[Samba] Setting permissions on AD member file server
pgoetz at math.utexas.edu
Tue Mar 15 13:58:00 UTC 2022
On 3/14/22 17:41, Gregory Sloop via samba wrote:
> I've had a little time to tinker and one thing I've found.
> Unless I have [acl_xattr:ignore system acls = yes] set, I can't edit permissions at all.
> (I set it globally, though a share level setting would probably work on a per-share basis.)
There must be another issue here. I have:
vfs objects = acl_xattr
map acl inherit = yes
store dos attributes = yes
set in smb.conf and most certainly can edit permissions from Windows,
although this has also failed in some cases for reasons I haven't been
able to pinpoint (but am guessing is related to the long path issue).

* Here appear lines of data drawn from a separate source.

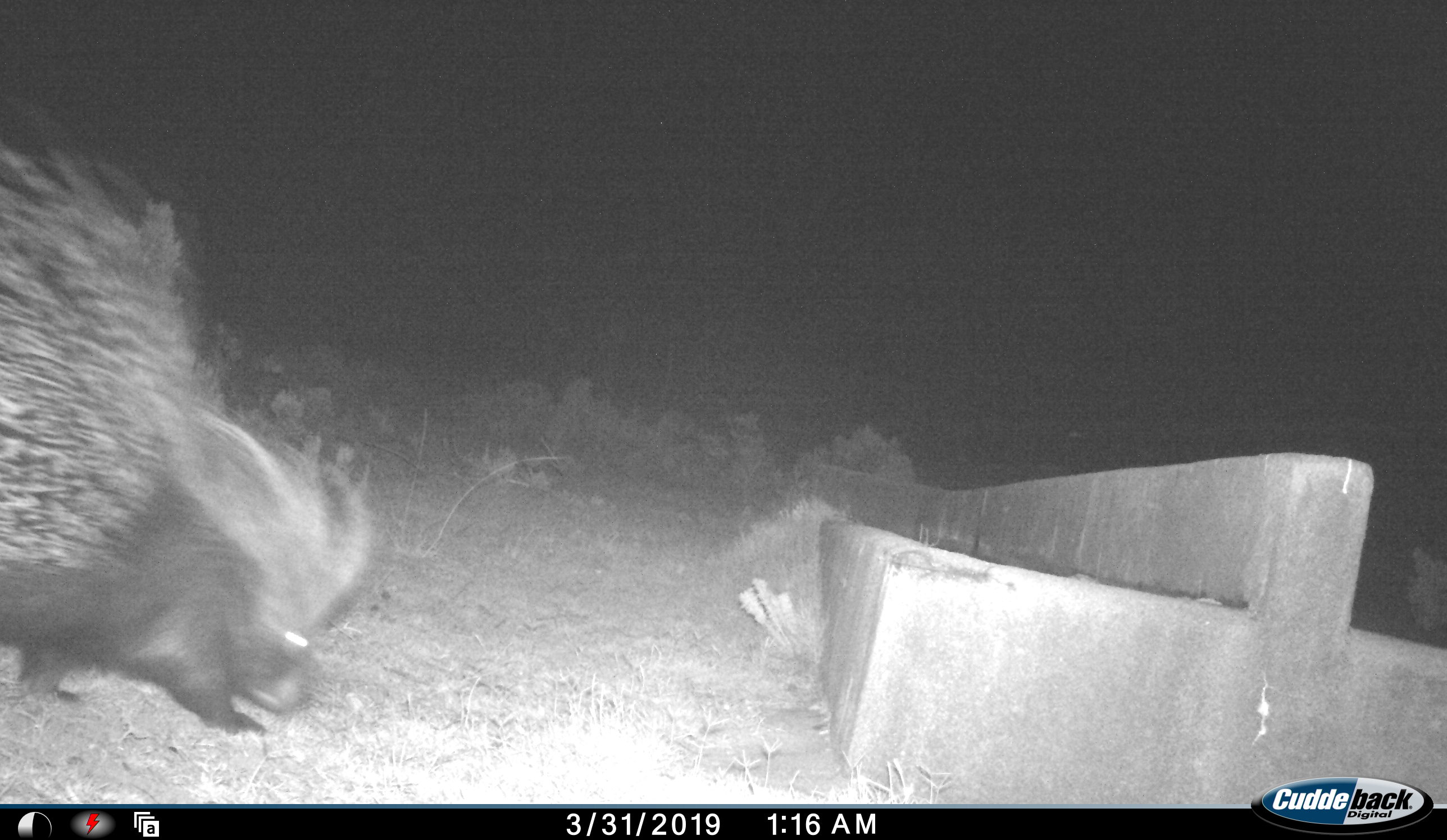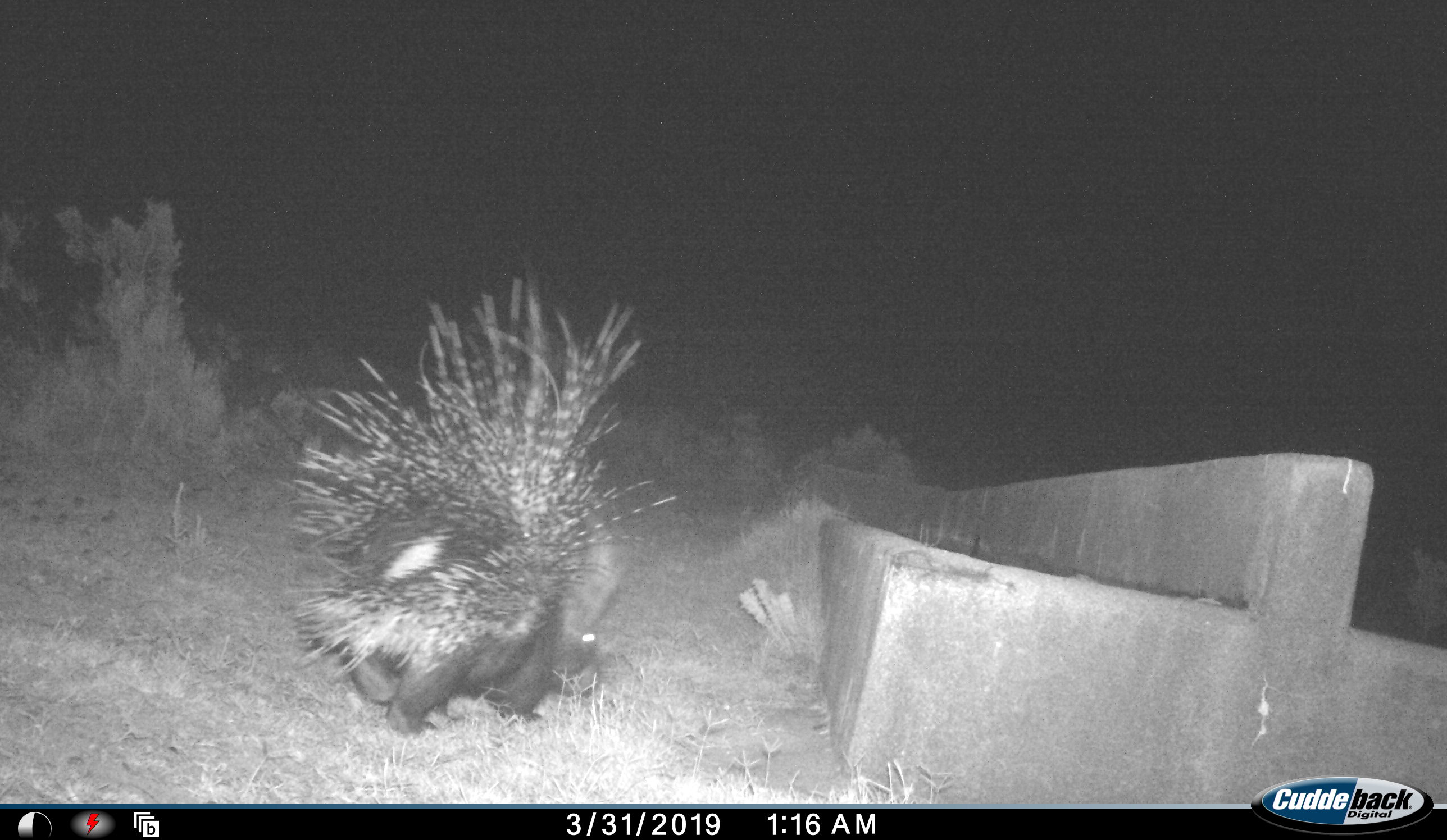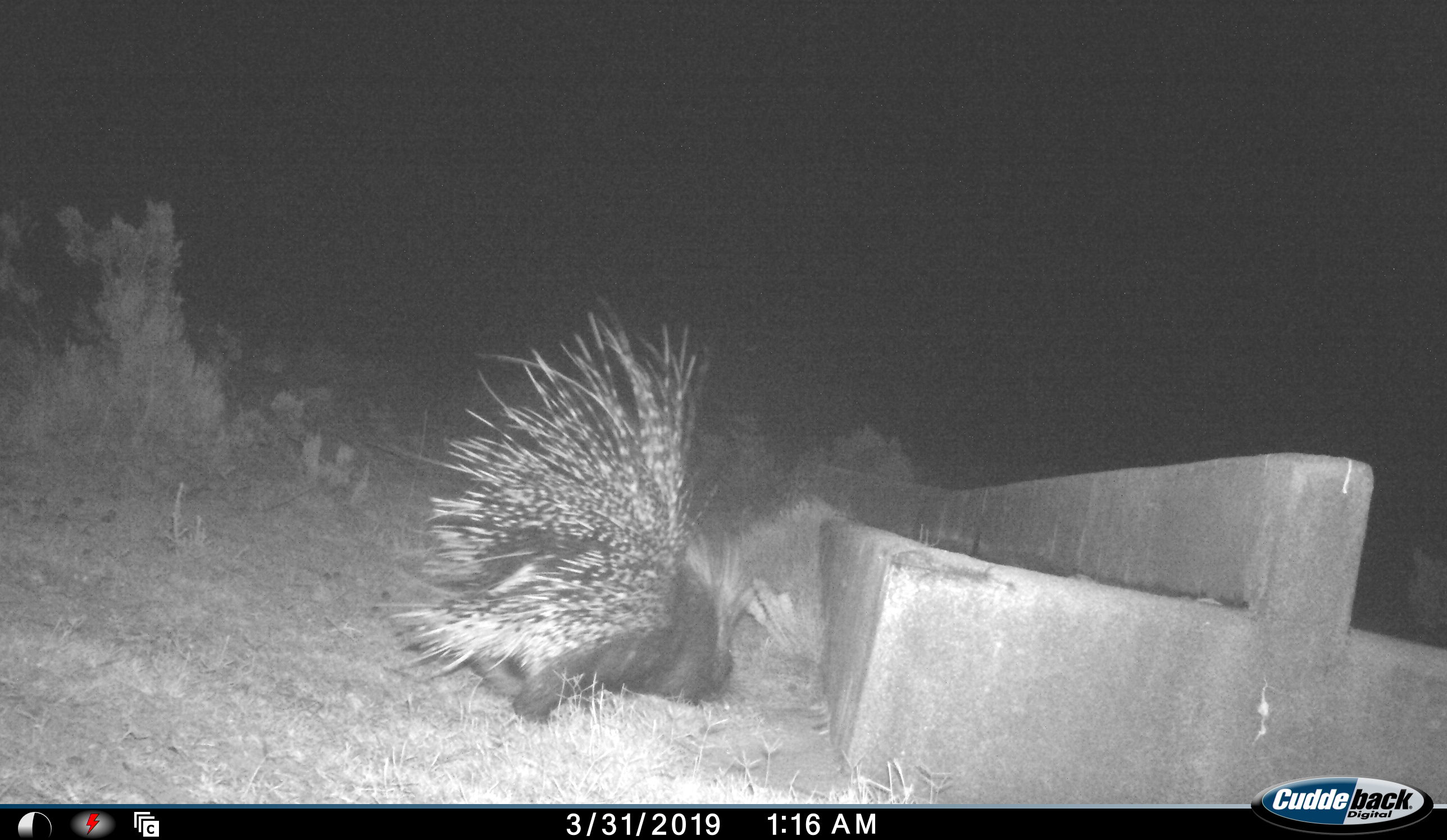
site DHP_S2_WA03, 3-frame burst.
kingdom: Animalia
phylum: Chordata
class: Mammalia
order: Rodentia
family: Hystricidae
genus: Hystrix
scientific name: Hystrix cristata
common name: crested porcupine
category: porcupine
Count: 1.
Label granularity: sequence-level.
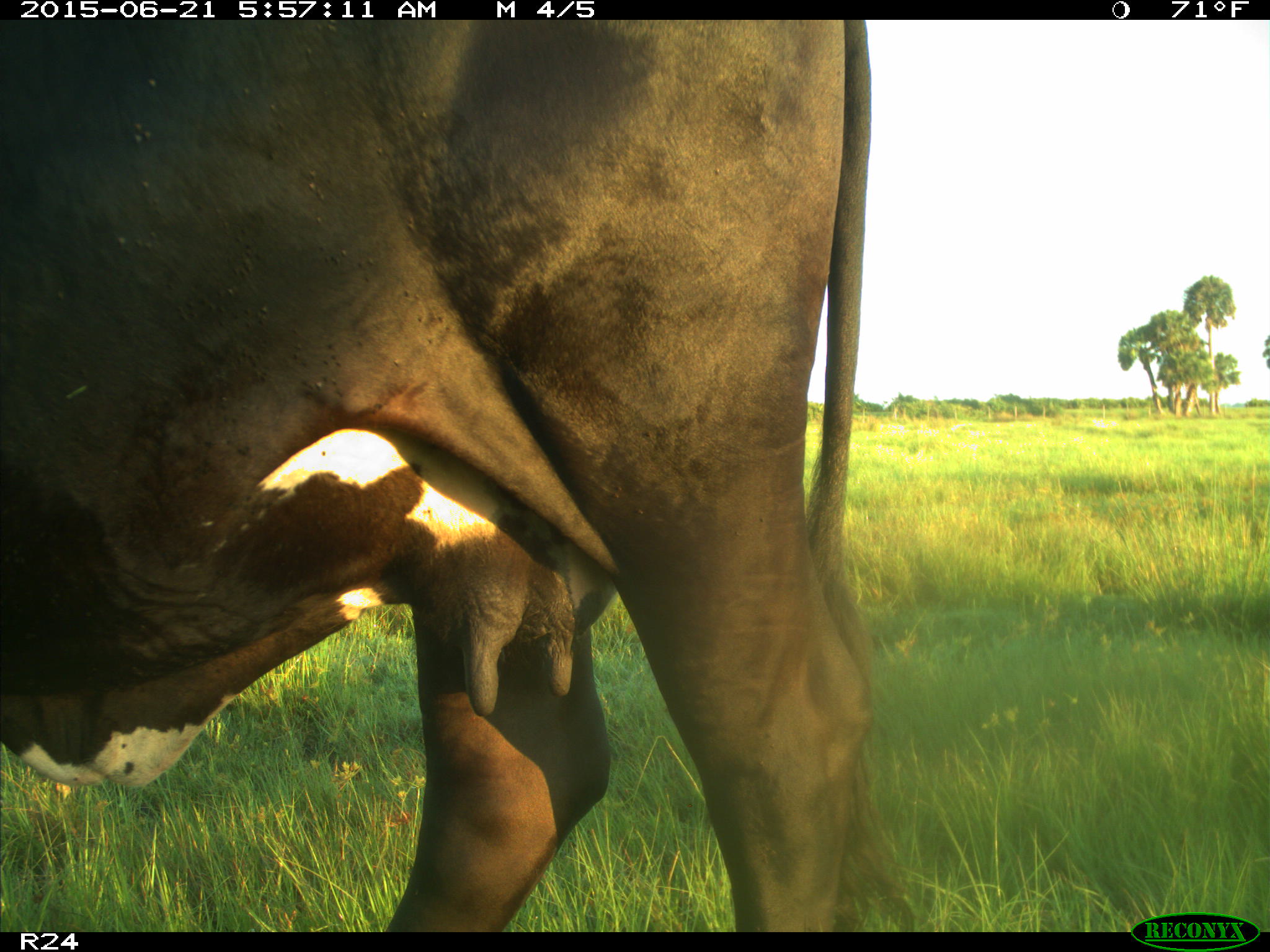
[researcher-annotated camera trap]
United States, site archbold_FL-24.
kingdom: Animalia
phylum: Chordata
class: Mammalia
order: Artiodactyla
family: Bovidae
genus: Bos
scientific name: Bos taurus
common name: domestic cow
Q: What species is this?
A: Bos taurus (domestic cow).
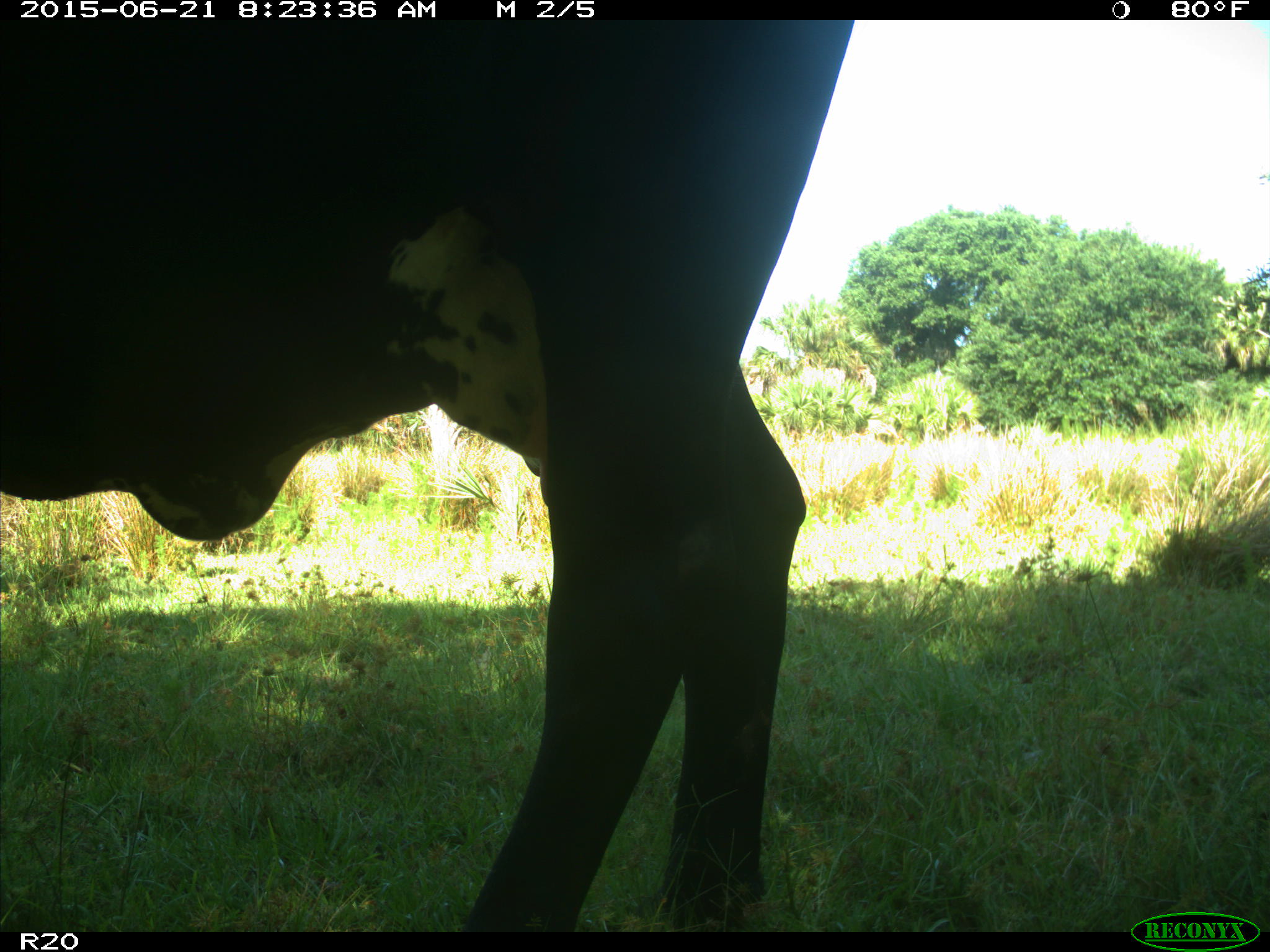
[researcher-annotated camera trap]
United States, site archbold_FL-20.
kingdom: Animalia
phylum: Chordata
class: Mammalia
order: Artiodactyla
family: Bovidae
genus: Bos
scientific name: Bos taurus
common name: domestic cow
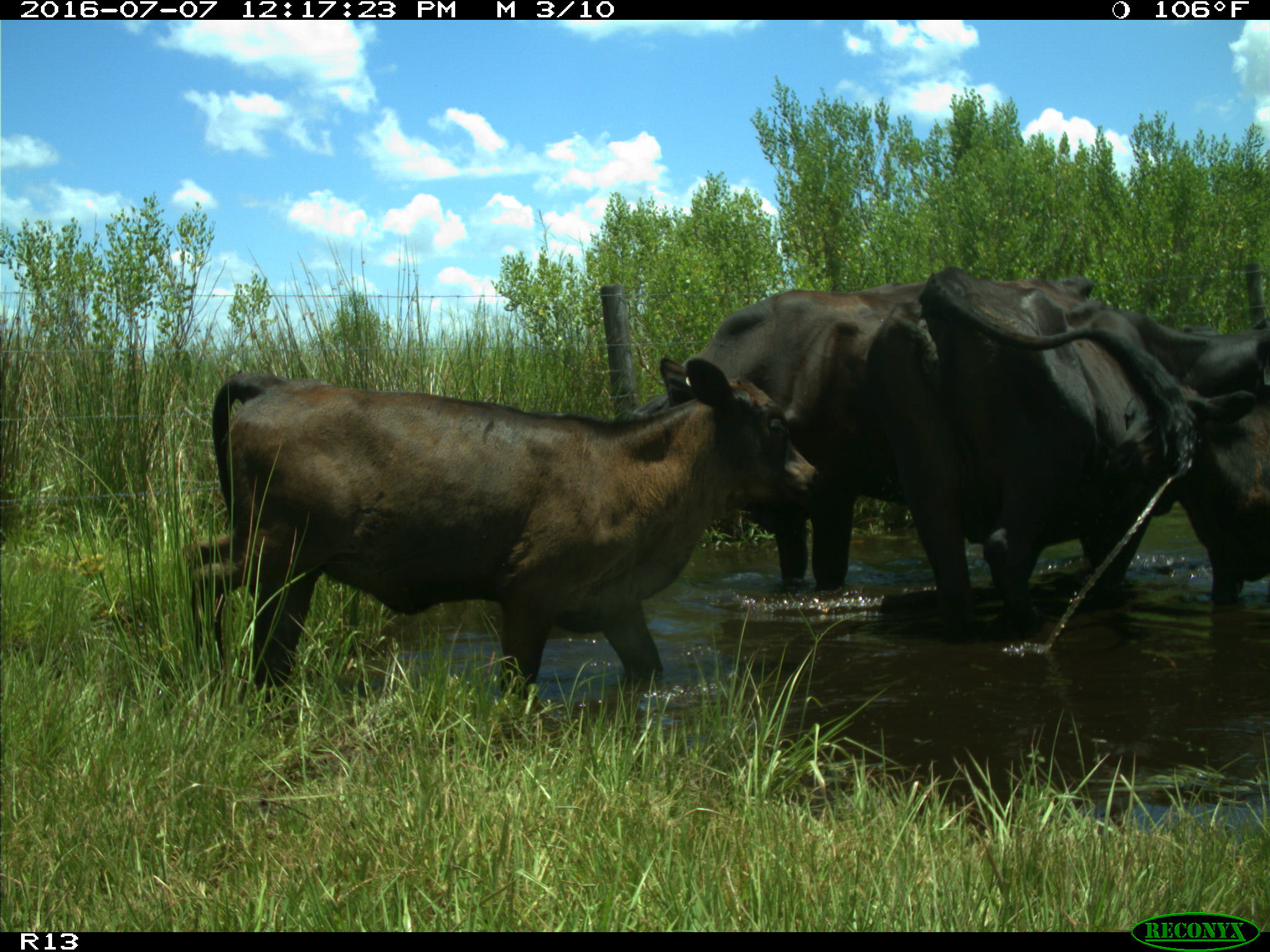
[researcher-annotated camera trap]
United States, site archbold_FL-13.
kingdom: Animalia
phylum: Chordata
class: Mammalia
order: Artiodactyla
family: Bovidae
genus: Bos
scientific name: Bos taurus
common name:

> This seems to be a quasi-sideeffect of that setting - in short that setting overwrites/resets the posix permissions. (Provided I understand discussions I've seen about it.)
> In this case the share will only be used by Windows users via CIFS/Samba - so this may well "work" just fine and as a happy side-effect, make the problem vanish.
> But I'd guess it's not really the "correct" fix.
> To that end, what would be the best way to reset the permissions on the directories/files properly, removing all the Samba ACL's etc? Once they are set as a baseline in POSIX then we can tinker with Samba ACL's with the Windows permissions again. (And remove acl_xattr:ignore system acls = yes)
Adding on to this, I would like to completely reset all the Windows
permissions, since the filesystem permissions look good, but resetting
permissions on some folders fails from Windows. If Windows 10 File
Explorer does not support long paths, then how would someone use this to
reset permissions on deeply nested folders anyway? I've determined that
at after a certain path length the security tab disappears from
> (I'm not making any claims about "Administrators" vs "Domain Admins" and permissions in this post. I'm simply trying to deduce what's going on, and talk about a single thing that make it work differently, perhaps more or less inadvertently.)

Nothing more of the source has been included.